CHALLENGE: Can you gather every line of the listing below that contains the word "desk"? Copy each such line in full.

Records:
---+---

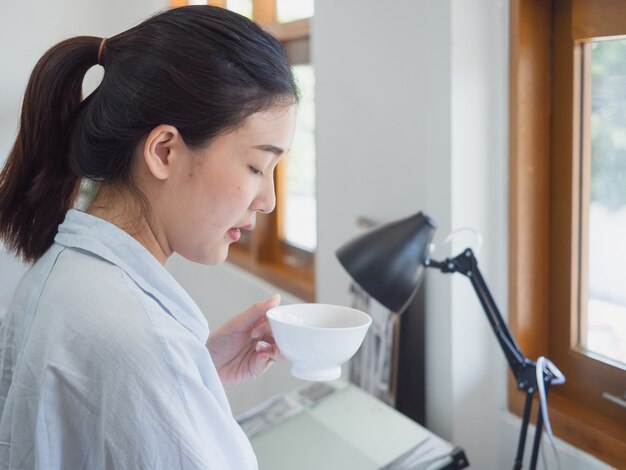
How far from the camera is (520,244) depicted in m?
1.43

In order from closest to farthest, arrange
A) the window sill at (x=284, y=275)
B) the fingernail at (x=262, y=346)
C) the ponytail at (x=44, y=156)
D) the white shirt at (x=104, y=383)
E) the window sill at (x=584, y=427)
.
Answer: the white shirt at (x=104, y=383), the ponytail at (x=44, y=156), the fingernail at (x=262, y=346), the window sill at (x=584, y=427), the window sill at (x=284, y=275)

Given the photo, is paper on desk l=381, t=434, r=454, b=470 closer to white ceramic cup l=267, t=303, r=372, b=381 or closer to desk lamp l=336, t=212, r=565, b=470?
desk lamp l=336, t=212, r=565, b=470

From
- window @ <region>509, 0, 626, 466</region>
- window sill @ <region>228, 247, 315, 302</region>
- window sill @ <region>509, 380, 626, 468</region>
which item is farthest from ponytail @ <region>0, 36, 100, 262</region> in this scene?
window sill @ <region>228, 247, 315, 302</region>

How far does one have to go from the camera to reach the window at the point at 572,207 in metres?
1.32

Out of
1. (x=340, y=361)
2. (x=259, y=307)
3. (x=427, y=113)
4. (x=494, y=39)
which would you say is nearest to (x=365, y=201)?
(x=427, y=113)

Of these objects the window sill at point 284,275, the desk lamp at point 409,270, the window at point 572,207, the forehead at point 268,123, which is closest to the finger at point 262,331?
the desk lamp at point 409,270

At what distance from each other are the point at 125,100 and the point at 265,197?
21cm

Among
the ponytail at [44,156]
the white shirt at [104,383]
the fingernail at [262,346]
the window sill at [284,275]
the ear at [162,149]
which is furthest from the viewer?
the window sill at [284,275]

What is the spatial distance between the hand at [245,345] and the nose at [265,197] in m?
0.24

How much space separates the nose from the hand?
24 cm

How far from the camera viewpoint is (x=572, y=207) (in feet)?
4.64

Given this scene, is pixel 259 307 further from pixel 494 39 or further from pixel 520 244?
pixel 494 39

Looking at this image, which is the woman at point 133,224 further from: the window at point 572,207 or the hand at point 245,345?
the window at point 572,207

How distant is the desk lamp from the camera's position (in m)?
1.16
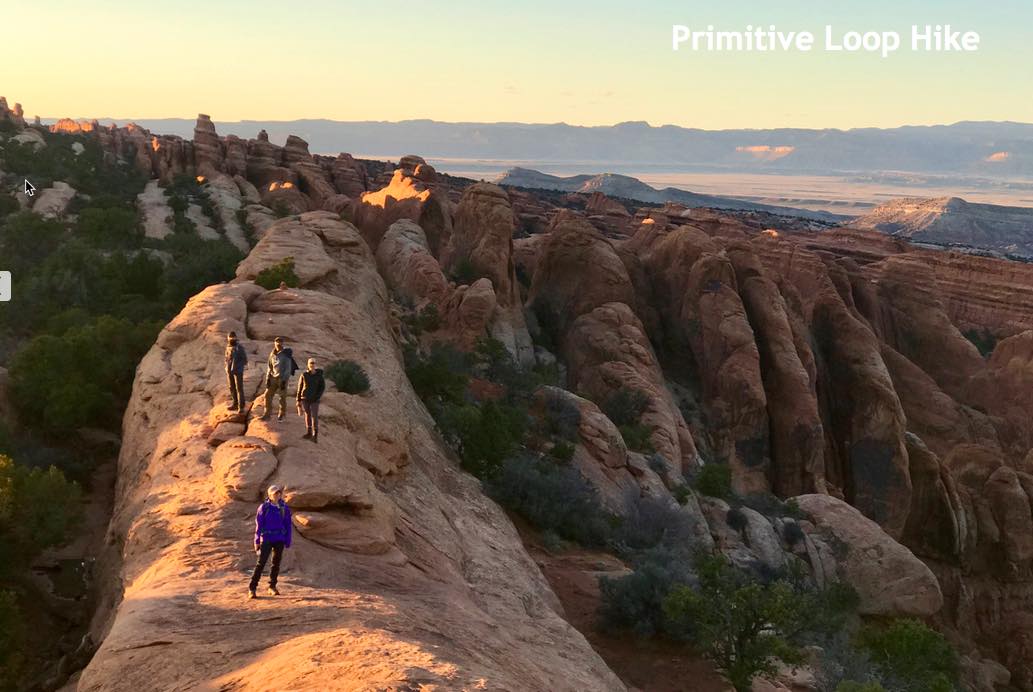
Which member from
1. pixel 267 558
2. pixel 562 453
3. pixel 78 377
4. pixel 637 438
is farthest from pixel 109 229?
pixel 267 558

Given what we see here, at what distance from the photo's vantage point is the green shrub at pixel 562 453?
83.2 feet

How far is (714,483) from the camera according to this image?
1182 inches

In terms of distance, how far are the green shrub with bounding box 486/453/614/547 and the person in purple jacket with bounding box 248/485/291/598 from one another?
39.5 feet

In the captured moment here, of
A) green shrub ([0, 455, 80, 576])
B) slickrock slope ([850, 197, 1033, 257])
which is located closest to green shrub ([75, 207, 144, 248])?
green shrub ([0, 455, 80, 576])

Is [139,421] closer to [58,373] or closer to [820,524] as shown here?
[58,373]

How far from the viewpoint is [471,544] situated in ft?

---+---

WRITTEN SOLUTION:
Given the photo, is paper on desk l=381, t=434, r=454, b=470 closer to white ceramic cup l=267, t=303, r=372, b=381 or closer to desk lamp l=336, t=212, r=565, b=470?
desk lamp l=336, t=212, r=565, b=470
Of these objects the window sill at point 284,275, the desk lamp at point 409,270, the window at point 572,207, the forehead at point 268,123, which is closest to the finger at point 262,331?
the desk lamp at point 409,270
How distant is the desk lamp from the camera's position (in m)?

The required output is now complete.